Para Fernanda, a principal mensagem é priorizar uma alimentação saudável, balanceada e rica em alimentos in natura. Além disso, políticas públicas podem melhorar o acesso a alimentos saudáveis. “Nossos dados indicam a necessidade do incentivo do consumo de leite e, por outro lado, a redução de alimentos ultraprocessados. O consumo de laticínios entre os brasileiros é baixo em comparação com países desenvolvidos. Esse incentivo pode contribuir para prevenção de mortes por doenças cardiovasculares. Precisamos também de políticas públicas mais rigorosas para controlar o consumo de alimentos ultraprocessados, por exemplo, com taxação de alimentos com alto grau de processamento e restrição da publicidade, ao mesmo tempo, subsidiando e promovendo alimentos saudáveis”, conclui.

“Hoje é claro e evidente que os ultraprocessados apresentam, além de composição nutricional desbalanceada, compostos, aditivos e substâncias nocivas à saúde e associadas a uma série de doenças crônicas”.

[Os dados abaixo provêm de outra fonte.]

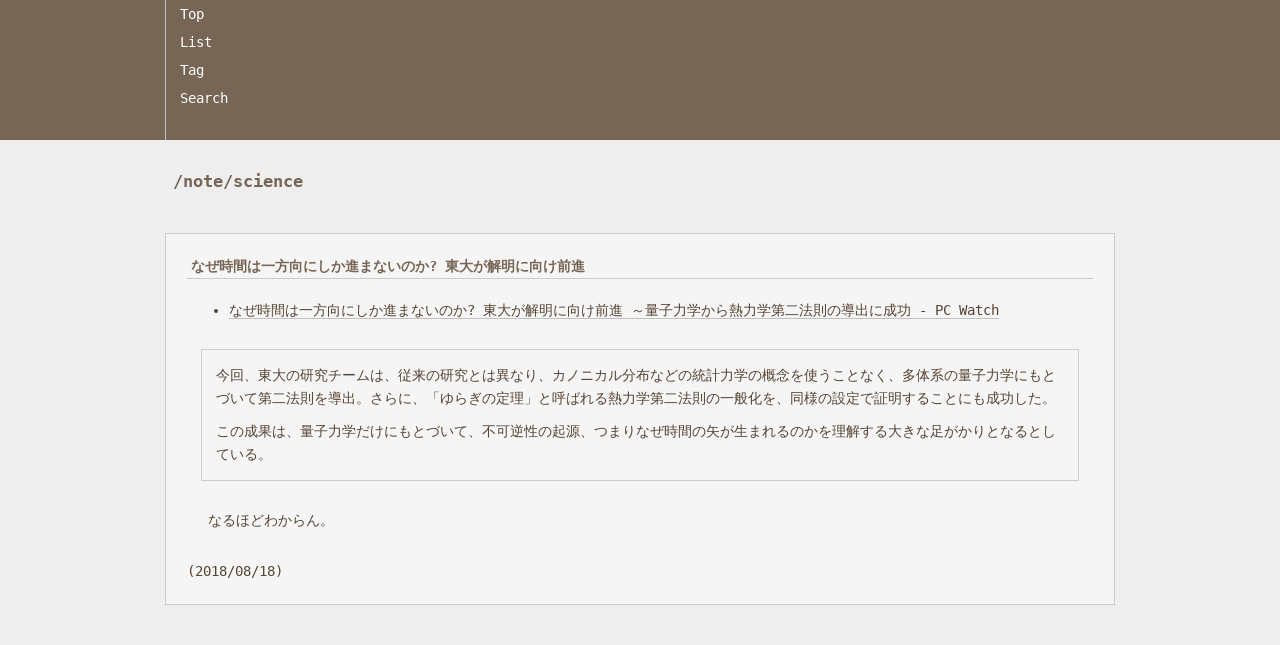

--- FILE ---
content_type: text/html; charset=UTF-8
request_url: https://note.dev1x.org/science/item/61
body_size: 1203
content:
<!DOCTYPE html>
<html>

<head>
<meta http-equiv="Content-Type" content="text/html; charset=utf-8" />
<meta http-equiv="Content-Style-Type" content="text/css" />
<meta http-equiv="Content-Script-Type" content="text/javascript" />
<meta name="viewport" content="width=device-width, initial-scale=1, maximum-scale=1">
<link rel="stylesheet" type="text/css" href="https://note.dev1x.org/science/css/style.css?1121" />
<link rel="alternate" type="application/rss+xml" href="https://note.dev1x.org/science/feed">
<title>なぜ時間は一方向にしか進まないのか? 東大が解明に向け前進</title>
</head>


<body>

<div class="header">
</div>

<div class="navi">
    <div class="navi-inner">
        <span class="navi-item"><a href="https://note.dev1x.org/science/">Top</a></span>
        <span class="navi-item"><a href="https://note.dev1x.org/science/item">List</a></span>
        <span class="navi-item"><a href="https://note.dev1x.org/science/tag">Tag</a></span>
        <span class="navi-item"><a href="https://note.dev1x.org/science/search">Search</a></span>
        <span class="navi-item"></span>
    </div>
</div>

<div class="body">
<h1 class="body-title">/note/science</h1>

<div class="article">
<h2 class="article-title"><a href="https://note.dev1x.org/science/item/61">なぜ時間は一方向にしか進まないのか? 東大が解明に向け前進</a></h2>
<ul>
<li><a href="https://pc.watch.impress.co.jp/docs/news/1079587.html">なぜ時間は一方向にしか進まないのか? 東大が解明に向け前進 ～量子力学から熱力学第二法則の導出に成功 - PC Watch</a></li>
</ul>
<blockquote>
<p>今回、東大の研究チームは、従来の研究とは異なり、カノニカル分布などの統計力学の概念を使うことなく、多体系の量子力学にもとづいて第二法則を導出。さらに、「ゆらぎの定理」と呼ばれる熱力学第二法則の一般化を、同様の設定で証明することにも成功した。</p>
<p>この成果は、量子力学だけにもとづいて、不可逆性の起源、つまりなぜ時間の矢が生まれるのかを理解する大きな足がかりとなるとしている。</p>
</blockquote>
<p>なるほどわからん。</p>
<p class="article-timestamp">(2018/08/18)</p>
</div>


</div>
<!-- Exit article -->



<div class="footer"></div>

<script defer src="https://static.cloudflareinsights.com/beacon.min.js/vcd15cbe7772f49c399c6a5babf22c1241717689176015" integrity="sha512-ZpsOmlRQV6y907TI0dKBHq9Md29nnaEIPlkf84rnaERnq6zvWvPUqr2ft8M1aS28oN72PdrCzSjY4U6VaAw1EQ==" data-cf-beacon='{"version":"2024.11.0","token":"0fc292d0b84444c78f08ad159ae665f2","r":1,"server_timing":{"name":{"cfCacheStatus":true,"cfEdge":true,"cfExtPri":true,"cfL4":true,"cfOrigin":true,"cfSpeedBrain":true},"location_startswith":null}}' crossorigin="anonymous"></script>
</body>
</html>

--- FILE ---
content_type: text/css; charset=UTF-8
request_url: https://note.dev1x.org/science/css/style.css?1121
body_size: 859
content:
@charset "utf-8";
*{
    margin:0px;
    padding:0px;
    border:0px;
    font-size:10.5pt;
    font-family:'M+ 1m', 'ヒラギノ角ゴ Pro W3', 'Hiragino Kaku Gothic Pro', 'メイリオ', Meiryo, 'ＭＳ ゴシック', monospace;
    font-style:normal;
    font-weight:normal;
}

html{
    margin:0;
    color:#543;
    background-color:#eeeeee;
}

body{
    width:100%;
    height:100%;
    word-break: break-all;
    text-size-adjust: 100%;
}

a{
    color:#543;
    text-decoration:none;
    border-bottom:#c0c0c0 1px solid;
}

a:hover{
    color:#543;
    text-decoration:none;
    border-bottom:#999999 1px dashed;
}

div.navi{
    width:100%;
    background-color: #776655;
}

div.navi-inner{
    width:950px;
    margin-left:auto;
    margin-right:auto;
}

span.navi-item{
    display:table-cell;
    vertical-align:middle;
    border-left:solid 1px #c0c0c0;
    height:2em;
    padding:0 1em 0 1em;
}

span.navi-item a{
    text-decoration:none;
    color:#fcfcfc;
    font-weight:normal;
    border:0;
}

div.body
{
    width:950px;
    margin-top:1em;
    margin-left:auto;
    margin-right:auto;
}

h1.body-title
{
    padding:1em 0 0 0.5em;
    font-size:120%;
    font-weight:bold;
    color:#776655;
    border:solid 0px #808080;
}
p.paging
{
    padding:1em 0 1em 0.5em;
}
div.article
{
    border:solid 1px #cccccc;
    background-color:#f5f5f5;
    margin :3em 0 1em 0;
    padding:1.5em;
}
h2.article-title
{
    margin:0 0 1.5em 0;
    line-height:1.7em;
    padding:0 0.3em 0 0.3em;
    font-weight:bold;
    color:#776655;
    border-bottom:solid 1px #cccccc;
}

h2.article-title a
{
    font-size:100%;
    font-weight:bold;
    border-bottom:0px;
    color:#776655;
    text-decoration: none;
}

div.article h3{
    font-size:100%;
    font-weight:bold;
    color:#776655;
    margin:2em 0.3em 2em 0;
    padding-left:0.5em;
    line-height:1.5em;
}

div.article p
{
    line-height:1.7em;
    margin:1em 1.5em 1em 1.5em;
}

div.article p.article-timestamp
{
    font-size:100%;
    margin:2em 1em 0 0;
}

div.article blockquote{
    margin:2em 1em 2em 1em;
    padding:0.3em 1em 0.3em 1em;
    /*background-color:#efefef;*/
    border:solid 1px #cccccc;
}

div.article blockquote p{
    margin:0.7em 0 0.7em 0;
    line-height:1.7em;
}

div.article blockquote ul li{
    margin:0.4em 0 0.4em 2em;
}

div.article blockquote ul li ul li{
    margin:0.4em 0 0.4em 2em;
}

div.article blockquote ol li{
    margin:0.4em 0.3em 0.4em 3em;
}

div.article pre{
    color:#606060;
    background-color:#eeeeee;
    margin:2em 1em 2em 1em;
    padding:1em;
    border:solid 1px #cccccc;
    border-radius:0px;
    overflow: auto;
    white-space: pre-wrap;
    word-wrap: break-word;
}
div.article pre code{}
div.article ul{
    margin:1.5em 0 1.5em 0;
}
div.article ul li{
    list-style-type:disc;
    margin:0.5em 1em 0.5em 3em;
    line-height:1.5em;
}
div.article li ul{
    margin:0;
}
div.article ul li ul li{
    margin-left:2em;
}
div.article ol{
    margin-top:1em;
    margin-bottom:1em;
}
div.article ol li{
    list-style-type:decimal;
    margin:0.4em 1em 0.4em 4em;
    line-height:1.7em;
}
div.article hr{
    height:1px;
    width:100%;
}
input.input-title {
    width:100%;
    height: 1.3em;
    border: solid 1px #ccc;
}
input.input-name {
    width:100%;
    height: 1.5em;
    border: solid 1px #ccc;
}
input.input-description {
    width:100%;
    height: 1.5em;
    border: solid 1px #ccc;
}
textarea.input-text {
    width:100%;
    height: 20em;
    border: solid 1px #ccc;
}
input.input-submit {
    border: solid 1px #ccc;
}

@media (max-width: 950px) {
    *{
        font-size:11pt;
    }
    div.navi-inner{
        width:100%;
    }

    div.body
    {
        width:100%;
    }
    div.article
    {
        padding:1em 0.3em 1em 0.3em;
    }
    div.article ul li{
        margin:0.5em 1em 0.5em 1.5em;
    }
    div.article blockquote{
        margin:1.5em 0.3em 1.5em 0.3em;
    }
    div.article p
    {
        margin:1em 0.5em 1em 0.5em;
    }
}

/* ---------------------- */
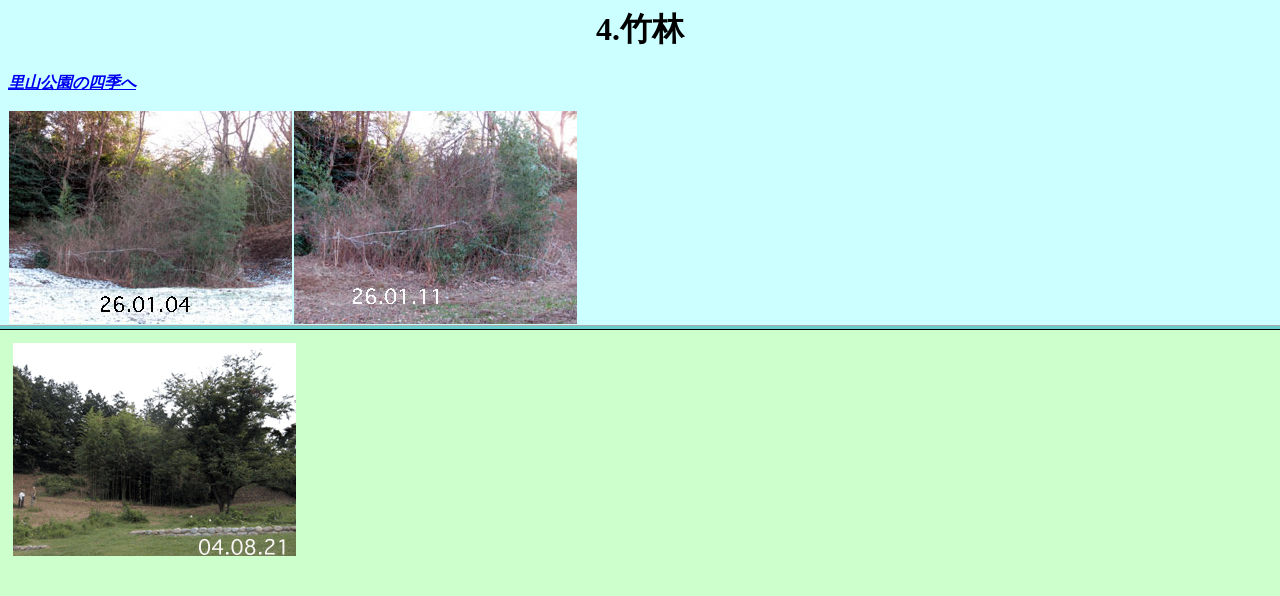

--- FILE ---
content_type: text/html
request_url: https://nara.yato.jp/satoyama/tikurin_.html
body_size: 581
content:
<html>

	<head>
		<meta http-equiv="content-type" content="text/html;charset=x-sjis">
		<meta name="generator" content="Adobe GoLive 5">
		<title>竹林</title>
	</head>

	<frameset rows="325,*" border="5" framespacing="5" frameborder="yes" bordercolor="#66cccc">
		<frame src="42title4.html" name="タイトル�C" scrolling="yes">
		<frame src="tikurin.html" name="竹林" scrolling="yes">
	</frameset>
	<frameset cols="*">
		<frame src="file:///MacOS9/Desktop%20Folder/%97%A2%8ER%82%CC%8El%8BGfolder/%97%A2%8ER%82%CC%8El%8BG/taihiti.html" name="堆肥地" noresize>
	</frameset>
	<frameset rows="">
		
	</frameset>
	<noframes>

		<body bgcolor="#ffffff">
			<p></p>
		</body>

	</noframes>

</html>

--- FILE ---
content_type: text/html
request_url: https://nara.yato.jp/satoyama/42title4.html
body_size: 5115
content:
<html>

	<head>
		<meta http-equiv="content-type" content="text/html;charset=x-sjis">
		<meta name="generator" content="Adobe GoLive 5">
		<title>竹林タイトル</title>
	</head>

	<body bgcolor="#ccffff">
		<div align="center">
			<h1>4.竹林<br>
			</h1>
		</div>
		<div align="left">
			<div align="left">
				<p><b><i><a href="index.html">里山公園の四季へ</a></i></b></p>
			</div>
			<div align="left">
				<div align="left">
					<p><img src="942/1%8C%8E/04/26.01.04tiku.JPG" livesrc="942/1%8C%8E/04/26.01.04tiku.JPG" width="283" height="213" border="0" alt="竹林1－26.1.4" autolowsrc lowsrc="942/1%8C%8E/04/26.01.04tikuls.gif" hspace="1" vspace="1"><img src="942/1%8C%8E/11/26.01.11tiku.JPG" livesrc="942/1%8C%8E/11/26.01.11tiku.JPG" width="283" height="213" border="0" alt="竹林1－26.1.11" autolowsrc lowsrc="942/1%8C%8E/11/26.01.11tikuls.gif" hspace="1" vspace="1"></p>
				</div>
			</div>
			<p><b><font color="#00bb00">2026年1月</font></b></p>
			<div align="left">
				<p><i><a href="41title4.html">2025年7月から2025年12月までの記録はここをクリック！</a></i></p>
				<p><i><a href="40title4.html">2025年1月から2025年6月までの記録はここをクリック！</a></i></p>
				<p><i><a href="39title4.html">2024年7月から2024年12月までの記録はここをクリック！</a></i></p>
				<p><i><a href="38title4.html">2024年1月から2024年6月までの記録はここをクリック！</a></i></p>
				<p><i><a href="37title4.html">2023年7月から2023年12月までの記録はここをクリック！</a></i></p>
				<p><i><a href="36title4.html">2023年1月から2023年6月までの記録はここをクリック！</a></i></p>
				<p><i><a href="35title4.html">２０22年7月から２０22年12月までの記録はここをクリック！</a></i></p>
				<p><i><a href="34title4.html">２０22年1月から２０22年6月までの記録はここをクリック！</a></i></p>
				<p><i><a href="33title4.html">２０21年7月から２０21年12月までの記録はここをクリック！</a></i></p>
				<p><i><a href="32title4.html">２０21年1月から２０21年6月までの記録はここをクリック！</a></i></p>
				<p><i><a href="31title4.html">２０20年7月から２０20年12月までの記録はここをクリック！</a></i></p>
				<p><i><a href="30title4.html">２０20年1月から２０20年6月までの記録はここをクリック！</a></i></p>
				<p><i><a href="29title4.html">２０１9年7月から２０１9年12月までの記録はここをクリック！</a></i></p>
				<p><i><a href="28title4.html">２０１9年1月から２０１9年6月までの記録はここをクリック！</a></i></p>
				<p><i><a href="27title4.html">２０１8年7月から２０１8年12月までの記録はここをクリック！</a></i></p>
				<p><i><a href="26title4.html">２０１8年1月から２０１8年6月までの記録はここをクリック！</a></i></p>
				<p><i><a href="25title4.html">２０１7年7月から２０１7年12月までの記録はここをクリック！</a></i></p>
				<p><i><a href="24title4.html">２０１7年1月から２０１7年6月までの記録はここをクリック！</a></i></p>
				<p><i><a href="23title4.html">２０１6年7月から２０１6年12月までの記録はここをクリック！</a></i></p>
				<p><i><a href="22title4.html">２０１6年1月から２０１6年6月までの記録はここをクリック！</a></i></p>
				<p><i><a href="21title4.html">２０１5年7月から２０１5年12月までの記録はここをクリック！</a></i></p>
				<p><i><a href="20title4.html">２０１5年1月から２０１5年6月までの記録はここをクリック！</a></i></p>
				<p><i><a href="19title4.html">２０１4年7月から２０１4年12月までの記録はここをクリック！</a></i></p>
				<p><i><a href="18title4.html">２０１4年1月から２０１4年6月までの記録はここをクリック！</a></i></p>
				<p><i><a href="17title4.html">２０１3年7月から２０１3年12月までの記録はここをクリック！</a></i></p>
				<p><i><a href="16title4.html">２０１3年1月から２０１3年6月までの記録はここをクリック！</a></i></p>
				<p><i><a href="15title4.html">２０１2年7月から２０１2年12月までの記録はここをクリック！</a></i></p>
				<p><i><a href="14title4.html">２０１2年1月から２０１2年6月までの記録はここをクリック！</a></i></p>
				<p><i><a href="13title4.html">２０１1年7月から２０１1年12月までの記録はここをクリック！</a></i></p>
				<p><i><a href="12title4.html">２０１1年1月から２０１1年6月までの記録はここをクリック！</a></i></p>
				<p><i><a href="11title4.html">２０１０年7月から２０１０年12月までの記録はここをクリック！</a></i></p>
				<p><i><a href="10title4.html">２０１０年1月から２０１０年6月までの記録はここをクリック！</a></i></p>
				<p><i><a href="9title4.html">２００9年7月から２００9年12月までの記録はここをクリック！</a></i></p>
				<p><i><a href="8title4.html">２００9年1月から２００9年6月までの記録はここをクリック！</a></i></p>
				<p><i><a href="7title4.html">２００8年7月から２００8年12月までの記録はここをクリック！</a></i></p>
				<p><i><a href="6title4.html">２００8年1月から２００8年6月までの記録はここをクリック！</a></i></p>
				<p><i><a href="5title4.html">２００７年７月から２００７年１２月までの記録はここをクリック！</a></i></p>
				<p><i><a href="4title4.html">２００７年１月から２００７年６月までの記録はここをクリック！</a></i></p>
				<p><i><a href="3title4.html">２００６年５月から２００６年１２月までの記録はここをクリック！</a></i></p>
				<p><i><a href="2title4.html">２００５年１０月から２００６年４月までの記録はここをクリック！</a></i></p>
				<p><em><u><a href="title41.html">２００４年９月から２００５年９月のまで記録はここをクリック！</a></u></em></p>
			</div>
		</div>
	</body>

</html>

--- FILE ---
content_type: text/html
request_url: https://nara.yato.jp/satoyama/tikurin.html
body_size: 268
content:
<html>

	<head>
		<meta http-equiv="content-type" content="text/html;charset=x-sjis">
		<meta name="generator" content="Adobe GoLive 5">
		<title>竹林</title>
	</head>

	<body bgcolor="#ccffcc">
		<p><img src="tikurin_media/04.08.21.gif" livesrc="tikurin_media/04.08.21JPG" width="283" height="213" border="0" alt="竹林04.08.21" lowsrc="tikurin_media/04.08.21ls.gif" autolowsrc hspace="5" vspace="5"></p>
	</body>

</html>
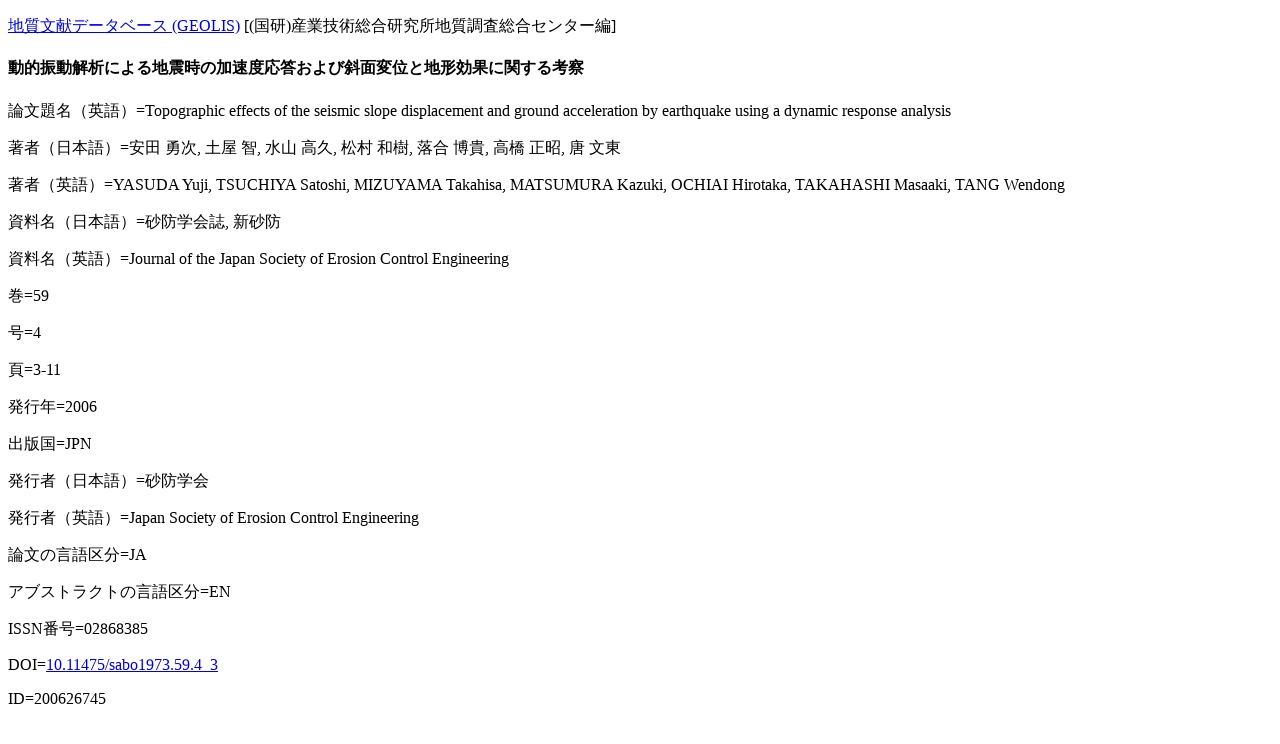

--- FILE ---
content_type: text/html; charset=utf-8
request_url: https://gbank.gsj.jp/geolis/geolis_link/200626745/ja
body_size: 1511
content:
<!DOCTYPE html>
<html lang="ja">
<head>
<meta charset="utf-8">
<title>動的振動解析による地震時の加速度応答および斜面変位と地形効果に関する考察</title>
</head>
<body>
<p><a href="https://gbank.gsj.jp/geolis/">地質文献データベース (GEOLIS)</a> [(国研)産業技術総合研究所地質調査総合センター編]</p>
<h4>動的振動解析による地震時の加速度応答および斜面変位と地形効果に関する考察</h4>
<p>論文題名（英語）=Topographic effects of the seismic slope displacement and ground acceleration by earthquake using a dynamic response analysis</p>
<p>著者（日本語）=安田 勇次, 土屋 智, 水山 高久, 松村 和樹, 落合 博貴, 高橋 正昭, 唐 文東</p>
<p>著者（英語）=YASUDA Yuji, TSUCHIYA Satoshi, MIZUYAMA Takahisa, MATSUMURA Kazuki, OCHIAI Hirotaka, TAKAHASHI Masaaki, TANG Wendong</p>
<p>資料名（日本語）=砂防学会誌, 新砂防</p>
<p>資料名（英語）=Journal of the Japan Society of Erosion Control Engineering</p>
<p>巻=59</p>
<p>号=4</p>
<p>頁=3-11</p>
<p>発行年=2006</p>
<p>出版国=JPN</p>
<p>発行者（日本語）=砂防学会</p>
<p>発行者（英語）=Japan Society of Erosion Control Engineering</p>
<p>論文の言語区分=JA</p>
<p>アブストラクトの言語区分=EN</p>
<p>ISSN番号=02868385</p>
<p>DOI=<a href="https://doi.org/10.11475/sabo1973.59.4_3">10.11475/sabo1973.59.4_3</a></p>
<p>ID=200626745</p>
<p>@id=<a href="https://gbank.gsj.jp/ld/resource/geolis/200626745">https://gbank.gsj.jp/ld/resource/geolis/200626745</a></p>
</body>
</html>
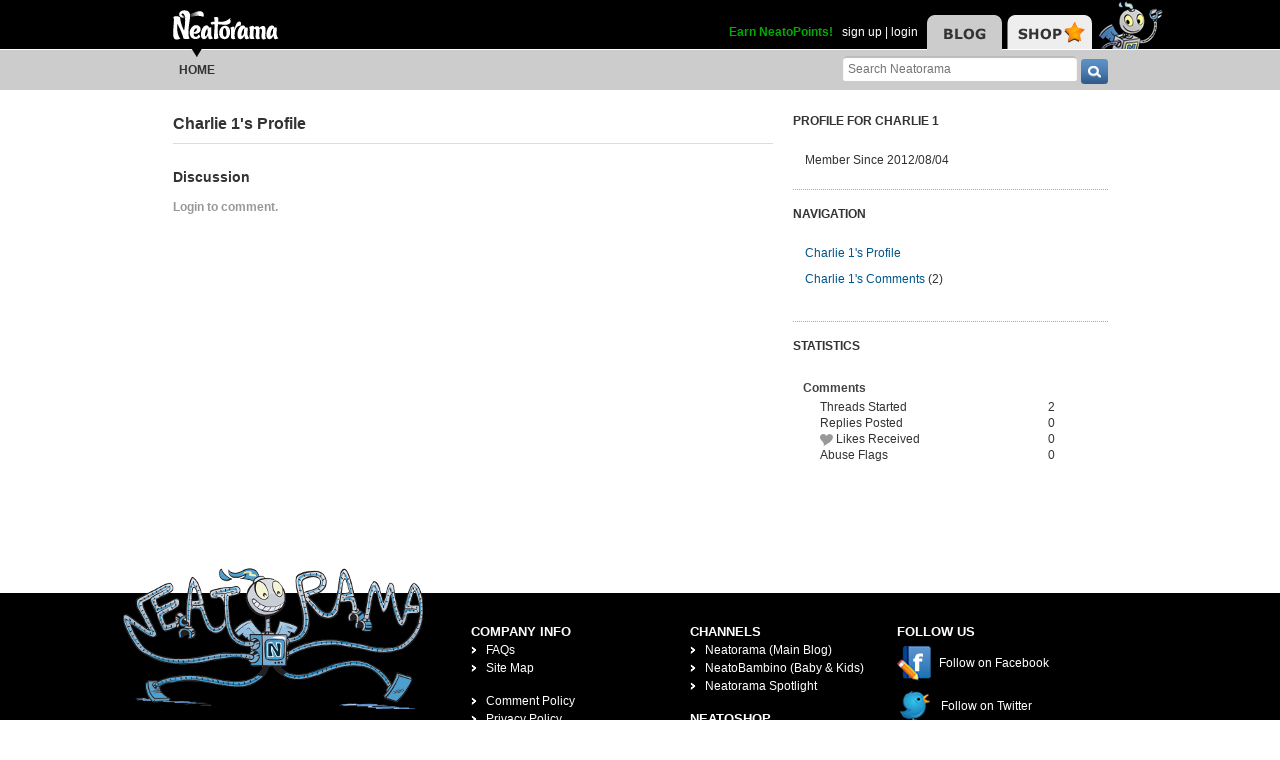

--- FILE ---
content_type: text/html; charset=UTF-8
request_url: https://www.neatorama.com/api/nonce/
body_size: 204
content:
{"time":1768778728,"hash":"2633ef7317e8c990529c371475f3cb63"}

O trabalho foi premiado na Scientific Sessions 2021, da American Heart Association, com a referência Paul Dudley White International Scholar de melhor resumo brasileiro. A pesquisa também foi agraciada como o melhor tema livre oral na categoria Jovem Pesquisador do Congresso Brasileiro de Cardiologia, promovido pela Sociedade Brasileira de Cardiologia.

Financiaram e apoiaram a pesquisa o Ministério da Saúde; o Ministério da Ciência, Tecnologia e Inovações; o Conselho Nacional de Desenvolvimento Científico e Tecnológico (CNPq); e a Financiadora de Estudos e Projetos (Finep).

Tese: Consumo de laticínios e alimentos ultraprocessados e risco de morte: resultados do Estudo Longitudinal de Saúde do Adulto (ELSA-Brasil)
Autora: Fernanda Marcelina Silva
Orientadora: Sandhi Maria Barreto
Coorientadora: Luana Giatti Gonçalves
Data da defesa: 26 de maio de 2022

ELSA Brasil

O Estudo Longitudinal de Saúde do Adulto é uma investigação multicêntrica composta por 15 mil servidores de seis instituições públicas das regiões Nordeste, Sul e Sudeste do Brasil. A pesquisa tem o propósito de investigar a incidência e os fatores de risco para doenças crônicas, em particular, as cardiovasculares e o diabetes.

Em cada centro integrante do estudo, os sujeitos da pesquisa – com idade entre 35 e 74 anos – fazem exames e entrevistas de 4 em 4 anos aproximadamente para avaliar a saúde e obter informações sobre aspectos como condições de vida, trabalho e comportamentos que podem afetar a saúde, como a dieta. Em Minas Gerais, o Centro de Pesquisa fica no Hospital Borges da Costa, anexo ao Hospital das Clinicas/EBSERH, sendo coordenado pelas professoras Sandhi Maria Barreto e Luana Giatti, da Faculdade de Medicina da UFMG.

Além de fomentar o desenvolvimento de novas investigações, o estudo visa a adequação de políticas públicas de saúde às necessidades nacionais.